Brano selezionato ▸
....

La Comunità, nata a Roma nel 1968, è oggi diffusa in oltre 30 paesi su quattro continenti, e conta più di 30000 membri. Oltre all'attività di assistenza ai carcerati, si occupa dei senza tetto, per i quali allestisce una mensa nel cuore di Roma, e degli anziani, organizza missioni in tutto il mondo e compie un'opera di evangelizzazione cristiana. Fra le sue battaglie, quella contro la pena di morte e quella contro le mine anti-uomo.

Il sito della Comunità è www.santegidio.org.

Il gigante nero

E.O. viene dall'Africa Occidentale

Vorrei chiederti un cappello e una giacca perché dove lavoro fa un freddo cane.  Ah, dimenticavo, la giacca, misura XXL.
Vorrei anche chiederti una cortesia: mi servirebbe una cartolina (bellissima) di compleanno da mandare a mio figlio che compie 11 anni, se puoi spedirmela o portarmela o farmela avere da qualcuno.  Ci tengo a fare gli auguri a mio figlio.

Il gigante bianco

S.D. è un ricettatore di assegni

Sono alto 1.90 e peso 100 chili.  Essendo privo di ogni affetto familiare e mezzi di sostentamento, avrei bisogno di bianchieria: canottiere, calze, slip, pigiama, asciugamano, nelle misure più grandi possibili.  Così potrei buttare le cose vecchie e rotte che da molto tempo ho.

Il duro

M. A. è un tossicodipendente

Sono già tre mesi che mi hanno tagliato la posta... Ne ho combinate di tutti i colori: rapporti, denunce e piccole risse.  Ma a me i soprusi e gli infami danno enormemente fastidio e per questo motivo le guardie mi fanno i peggio dispetti.

....

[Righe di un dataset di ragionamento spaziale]

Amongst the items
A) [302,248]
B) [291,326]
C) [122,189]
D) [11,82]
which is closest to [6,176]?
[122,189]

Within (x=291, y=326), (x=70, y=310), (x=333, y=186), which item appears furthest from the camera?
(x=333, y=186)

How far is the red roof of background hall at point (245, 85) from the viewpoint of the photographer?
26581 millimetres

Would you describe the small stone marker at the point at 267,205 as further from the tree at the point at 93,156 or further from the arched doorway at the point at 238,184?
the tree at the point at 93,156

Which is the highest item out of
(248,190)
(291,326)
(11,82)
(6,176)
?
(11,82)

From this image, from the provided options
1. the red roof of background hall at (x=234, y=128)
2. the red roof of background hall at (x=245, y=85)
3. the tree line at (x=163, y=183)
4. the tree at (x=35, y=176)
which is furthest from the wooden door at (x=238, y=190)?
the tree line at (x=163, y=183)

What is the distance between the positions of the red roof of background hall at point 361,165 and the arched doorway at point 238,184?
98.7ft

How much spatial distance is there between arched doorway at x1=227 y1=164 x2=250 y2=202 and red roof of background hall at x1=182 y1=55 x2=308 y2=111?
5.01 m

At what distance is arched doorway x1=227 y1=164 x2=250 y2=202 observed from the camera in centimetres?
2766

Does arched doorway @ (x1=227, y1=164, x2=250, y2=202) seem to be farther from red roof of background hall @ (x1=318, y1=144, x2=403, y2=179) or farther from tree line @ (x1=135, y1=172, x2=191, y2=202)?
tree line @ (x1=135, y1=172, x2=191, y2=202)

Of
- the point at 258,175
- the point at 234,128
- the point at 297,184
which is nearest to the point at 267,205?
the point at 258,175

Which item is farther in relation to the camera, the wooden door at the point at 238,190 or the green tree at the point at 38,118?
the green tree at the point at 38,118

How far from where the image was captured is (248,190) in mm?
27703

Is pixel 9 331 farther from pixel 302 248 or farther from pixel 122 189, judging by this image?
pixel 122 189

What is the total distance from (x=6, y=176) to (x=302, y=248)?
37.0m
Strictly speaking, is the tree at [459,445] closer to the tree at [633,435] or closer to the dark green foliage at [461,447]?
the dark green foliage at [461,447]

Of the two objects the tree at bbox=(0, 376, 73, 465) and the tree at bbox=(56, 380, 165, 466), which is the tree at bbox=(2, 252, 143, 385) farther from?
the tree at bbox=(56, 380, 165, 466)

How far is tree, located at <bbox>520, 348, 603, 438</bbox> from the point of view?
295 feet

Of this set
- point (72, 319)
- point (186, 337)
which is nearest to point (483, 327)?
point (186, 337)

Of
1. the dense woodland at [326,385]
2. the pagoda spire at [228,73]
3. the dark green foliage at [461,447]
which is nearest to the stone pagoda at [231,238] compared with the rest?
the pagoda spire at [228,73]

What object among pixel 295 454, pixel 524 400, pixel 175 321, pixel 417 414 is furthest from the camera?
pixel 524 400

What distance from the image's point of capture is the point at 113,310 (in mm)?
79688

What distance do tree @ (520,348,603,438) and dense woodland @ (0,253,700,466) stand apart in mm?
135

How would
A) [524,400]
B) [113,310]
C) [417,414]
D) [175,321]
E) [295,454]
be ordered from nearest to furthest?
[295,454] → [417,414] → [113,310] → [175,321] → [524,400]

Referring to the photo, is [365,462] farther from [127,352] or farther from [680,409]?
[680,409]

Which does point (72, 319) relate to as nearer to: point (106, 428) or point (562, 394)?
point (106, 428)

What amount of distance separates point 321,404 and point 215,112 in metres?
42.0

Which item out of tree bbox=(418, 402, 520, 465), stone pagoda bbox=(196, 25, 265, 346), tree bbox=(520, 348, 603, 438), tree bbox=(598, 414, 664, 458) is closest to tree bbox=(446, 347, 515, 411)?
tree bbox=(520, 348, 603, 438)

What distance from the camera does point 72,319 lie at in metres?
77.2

....

Problemi da risolvere ▸
A) Cita dal brano selezionato il passo compreso tra "Vorrei anche chiederti" e "i peggio dispetti.", estremi inclusi.
B) Riassumi il brano selezionato in due frasi.
I record costituiscono materiale a sé, distinto dal brano selezionato.

Soluzioni dell'esercizio ▸
A)
Vorrei anche chiederti una cortesia: mi servirebbe una cartolina (bellissima) di compleanno da mandare a mio figlio che compie 11 anni, se puoi spedirmela o portarmela o farmela avere da qualcuno.  Ci tengo a fare gli auguri a mio figlio.

Il gigante bianco

S.D. è un ricettatore di assegni

Sono alto 1.90 e peso 100 chili.  Essendo privo di ogni affetto familiare e mezzi di sostentamento, avrei bisogno di bianchieria: canottiere, calze, slip, pigiama, asciugamano, nelle misure più grandi possibili.  Così potrei buttare le cose vecchie e rotte che da molto tempo ho.

Il duro

M. A. è un tossicodipendente

Sono già tre mesi che mi hanno tagliato la posta... Ne ho combinate di tutti i colori: rapporti, denunce e piccole risse.  Ma a me i soprusi e gli infami danno enormemente fastidio e per questo motivo le guardie mi fanno i peggio dispetti.

B) La Comunità, nata a Roma nel 1968 e oggi presente in oltre 30 paesi con più di 30000 membri, assiste carcerati, senza tetto e anziani, organizza missioni, svolge opera di evangelizzazione e si batte contro la pena di morte e le mine anti-uomo. Seguono tre messaggi: E.O. chiede un cappello, una giacca XXL e una cartolina di compleanno per il figlio che compie 11 anni, S.D. chiede biancheria nelle misure più grandi possibili, e M. A. racconta che da tre mesi gli hanno tagliato la posta e che le guardie gli fanno dispetti.